I just finished this plane last night! It's a Hasagawa Polikarpov I16 Type 18.









This plane is in 1/72nd scale and I am using it in the Rapid Fire games that we play at my hobby store, Monster Hobbies. 









Although the paint scheme is not entirely historically accurate, (I combined some era correct Russian paint schemes from other Soviet fighters) it should still hold it's own in a dogfight. 









Since there was no pilot in the airplane, I modified one from an old ESCI tank kit. 

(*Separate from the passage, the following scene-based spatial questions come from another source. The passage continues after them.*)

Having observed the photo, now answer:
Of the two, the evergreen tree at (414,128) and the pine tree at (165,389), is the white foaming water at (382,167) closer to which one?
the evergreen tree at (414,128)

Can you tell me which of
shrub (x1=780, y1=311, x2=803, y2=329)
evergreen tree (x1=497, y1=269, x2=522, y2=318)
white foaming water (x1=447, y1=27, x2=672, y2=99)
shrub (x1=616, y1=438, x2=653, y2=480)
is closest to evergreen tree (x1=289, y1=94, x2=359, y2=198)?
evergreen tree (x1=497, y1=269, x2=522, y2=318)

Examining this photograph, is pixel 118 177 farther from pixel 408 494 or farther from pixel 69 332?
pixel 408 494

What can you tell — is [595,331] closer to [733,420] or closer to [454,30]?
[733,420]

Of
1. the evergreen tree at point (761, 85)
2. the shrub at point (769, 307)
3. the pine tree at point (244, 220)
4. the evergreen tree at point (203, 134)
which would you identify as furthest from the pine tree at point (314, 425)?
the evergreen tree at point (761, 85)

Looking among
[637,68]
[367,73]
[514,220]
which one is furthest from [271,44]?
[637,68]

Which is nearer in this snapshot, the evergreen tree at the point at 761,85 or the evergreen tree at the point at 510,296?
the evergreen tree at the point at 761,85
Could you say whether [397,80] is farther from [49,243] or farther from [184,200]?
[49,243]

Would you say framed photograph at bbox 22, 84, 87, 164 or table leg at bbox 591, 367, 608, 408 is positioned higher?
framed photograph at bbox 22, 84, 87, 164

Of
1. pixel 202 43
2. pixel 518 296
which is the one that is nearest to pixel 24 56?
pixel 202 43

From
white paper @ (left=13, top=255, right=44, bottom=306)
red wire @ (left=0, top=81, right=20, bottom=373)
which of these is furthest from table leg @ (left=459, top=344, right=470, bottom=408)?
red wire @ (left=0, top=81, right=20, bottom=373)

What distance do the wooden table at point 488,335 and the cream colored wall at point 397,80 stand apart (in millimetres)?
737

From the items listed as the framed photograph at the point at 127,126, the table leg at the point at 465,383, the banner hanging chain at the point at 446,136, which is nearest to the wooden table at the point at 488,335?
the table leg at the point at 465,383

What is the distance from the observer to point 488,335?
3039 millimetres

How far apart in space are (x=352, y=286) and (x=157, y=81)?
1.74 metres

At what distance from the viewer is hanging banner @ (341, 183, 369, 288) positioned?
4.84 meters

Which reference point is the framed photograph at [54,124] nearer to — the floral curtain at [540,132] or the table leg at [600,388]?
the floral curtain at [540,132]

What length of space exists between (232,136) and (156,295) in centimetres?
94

I also used my hobby saw to cut the "Down Position" landing gear appart and re-glue it in an "Up Position". I also mounted it on a clear Games Workshop base, although I think I will change this in the future because the plane doesn't fly high enough!









A night flight?









And one up the nose!

Hope you liked them!


----------



## walsing (Aug 22, 2010)

Love it! The soviets designed some really interesting looking planes.


----------



## John P (Sep 1, 1999)

Pretty little thing!


----------



## scooke123 (Apr 11, 2008)

Nice work! I always liked this plane - bet the real one was a blast to fly!
Steve


----------



## MadCap Romanian (Oct 29, 2005)

ThanX! Glad you guys liked it!


----------



## agentsmith (Mar 27, 2005)

Looks very nice!

Agentsmith


----------



## Cro-Magnon Man (Jun 11, 2001)

Nice work, attractive paintjob - from what era have you combined several Soviet fighters: Spanish Civil War, or WWII? Good to hear that Monster Hobbies is still going strong, by the way.


----------



## MadCap Romanian (Oct 29, 2005)

Thanx! This is a combination paint job using the pattern for the tail from a La fighter. All still in the WW2 era, but using cues from other Soviet squadrons.

I feel as though Monster Hobbies is getting a rebirth since I returned to it full time. 

I have 6 dedicated players for Rapid Fire and in October, there are 7 more vets from the Legion that are interested in playing too. At that time I should have 13+ dedicated players of the game. I'm feeling really confident these days!:wave:


----------